━━ Data

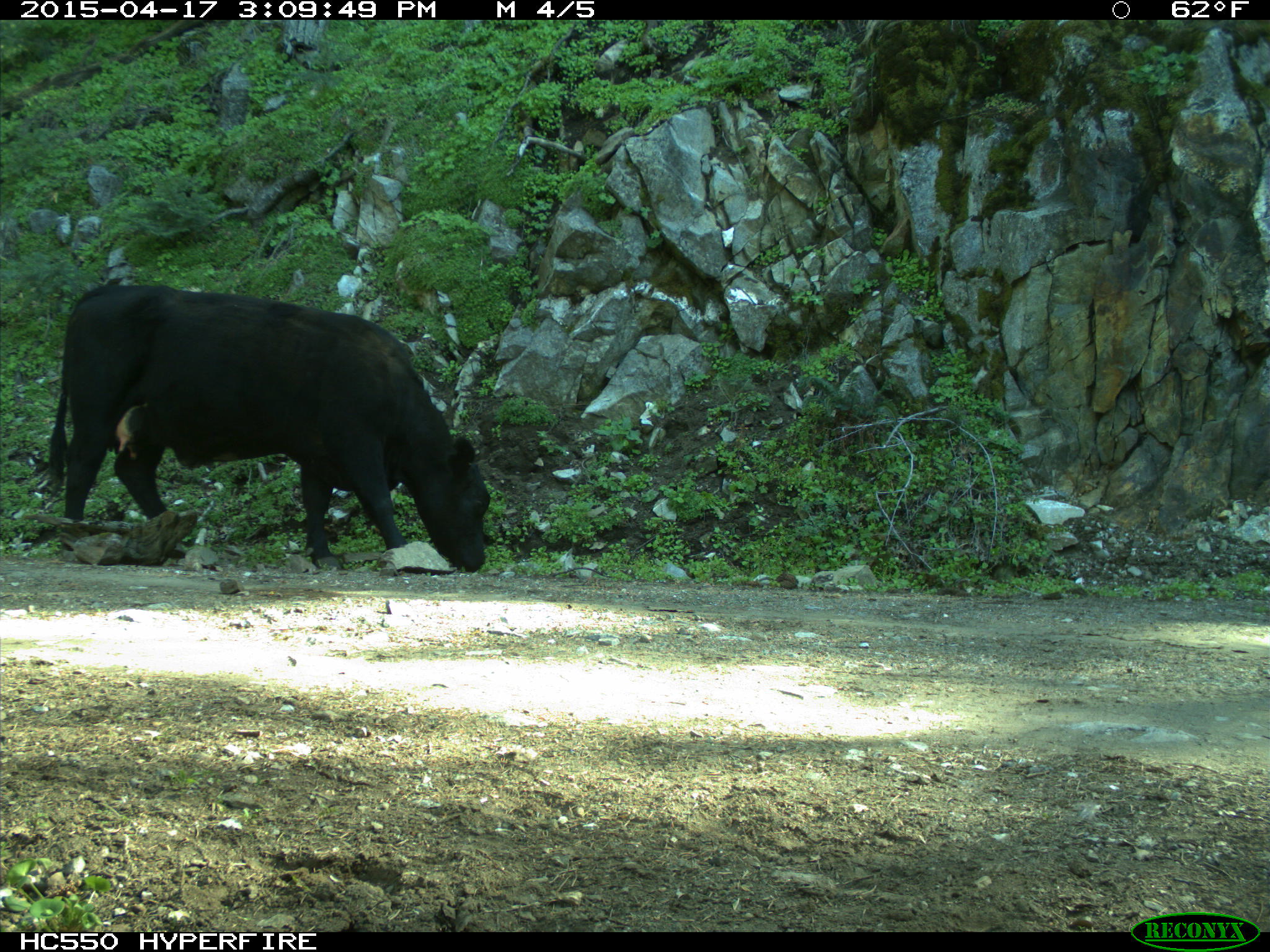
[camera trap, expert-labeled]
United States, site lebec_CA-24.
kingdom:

━━━━
━━ Data

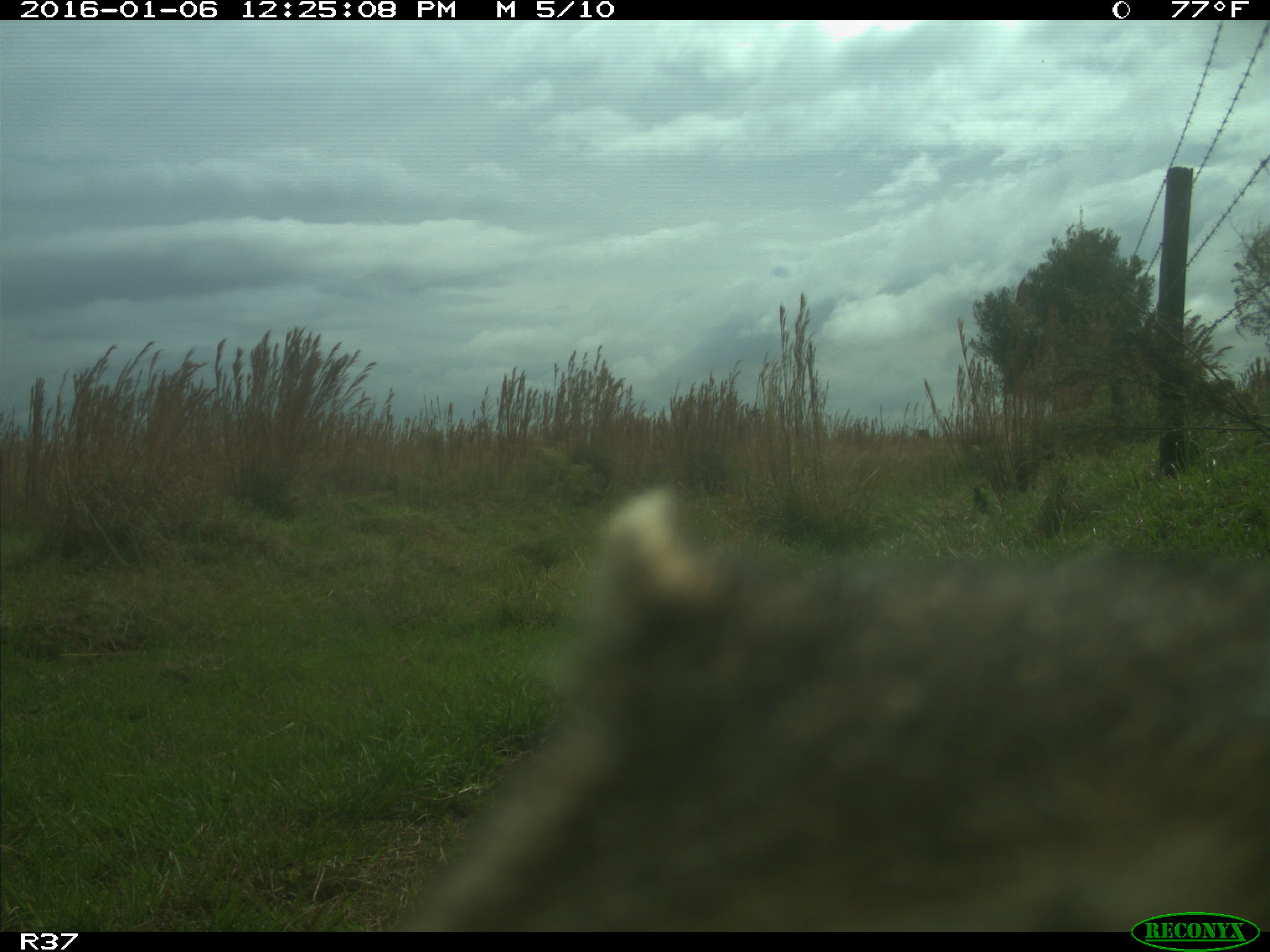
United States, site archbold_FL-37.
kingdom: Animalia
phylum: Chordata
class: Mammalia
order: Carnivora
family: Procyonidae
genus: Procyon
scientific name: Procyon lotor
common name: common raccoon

━━━━
━━ Data

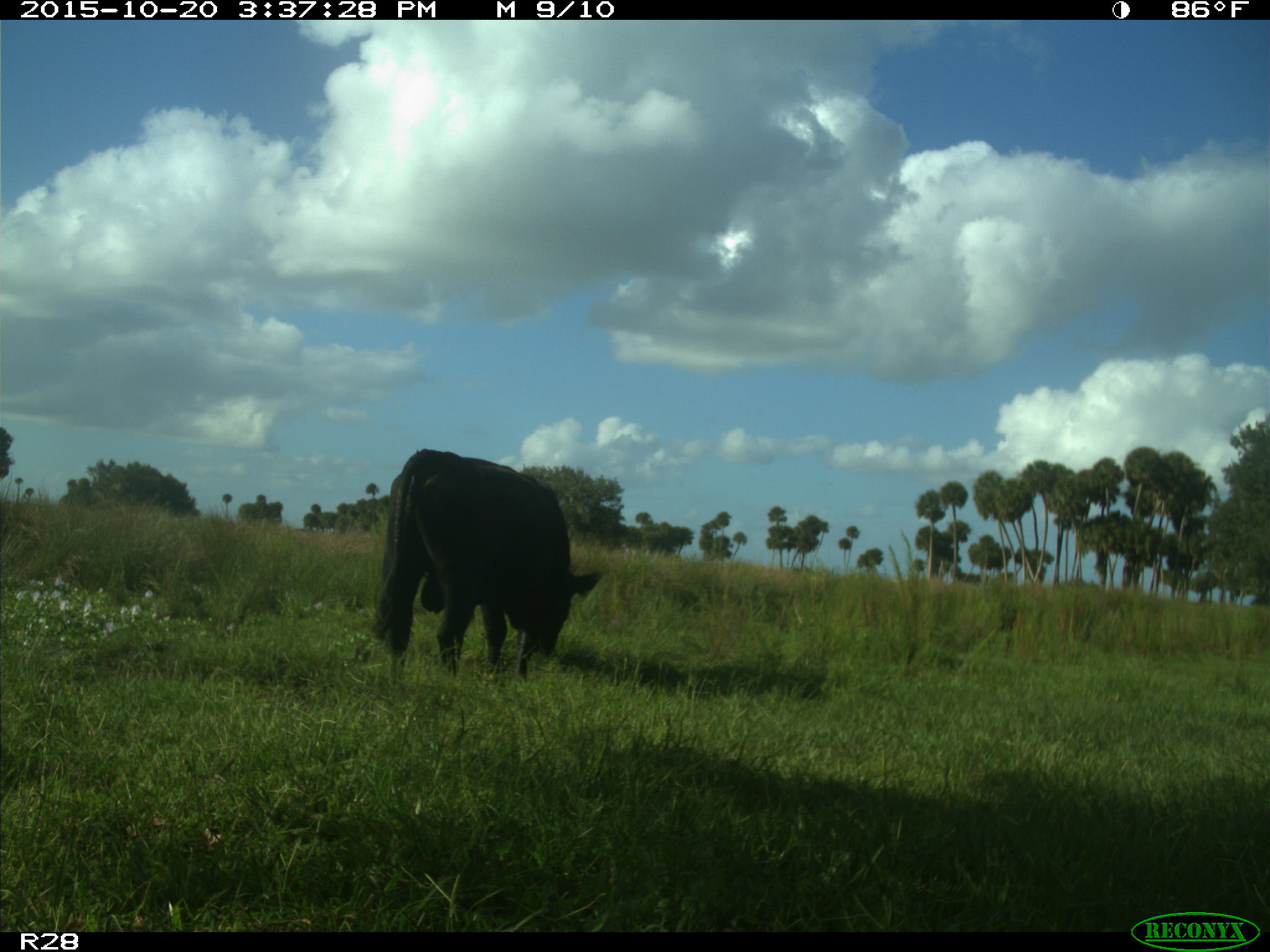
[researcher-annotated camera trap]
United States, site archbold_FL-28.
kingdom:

━━━━

### Work to complete
The line above containing "class: Mammalia", the line containing "common name: common raccoon", and every line between them are to be transcribed exactly; no other line is wanted.

### Answer to this exercise
class: Mammalia
order: Carnivora
family: Procyonidae
genus: Procyon
scientific name: Procyon lotor
common name: common raccoon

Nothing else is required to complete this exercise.